Gomes Neto, bem como vários colegas, dizem que deve-se primeiro "esgotar a parte negocial".
Ganha um fim de semana na Disney quem souber como negociar o fim das sanções associadas à exigência de Trump para que o processo contra Jair Bolsonaro termine IMEDIATAMENTE (ênfase dele). Esse estresse vem de Washington.
TRUMP E O DÉFICIT COMERCIAL
Donald Trump deveria dispensar o autor da carta que mandou a Lula anunciando as sanções contra o Brasil.
Esse çábio escreveu:
"Por favor, entenda que essas tarifas são necessárias para corrigir os muitos anos de políticas tarifárias e não tarifárias do Brasil, causando esses déficits comerciais insustentáveis contra os Estados Unidos."
Trump não disse expressamente que os Estados Unidos têm déficit comercial com Pindorama, mas deu a entender.
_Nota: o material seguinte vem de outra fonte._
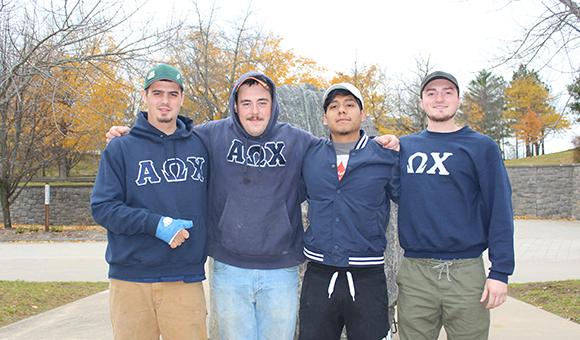 AOX Fraternity poses in front of the Campus Plaza rock.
Ele reclamou dos déficits comerciais como um todo e "das políticas tarifárias e não tarifárias do Brasil", especificamente. O çábio misturou ardilosamente as coisas, para sugerir que Pindorama tem algo a ver com os déficits comerciais americanos. Conseguiu, colocando o presidente dos Estados Unidos na condição de mentiroso.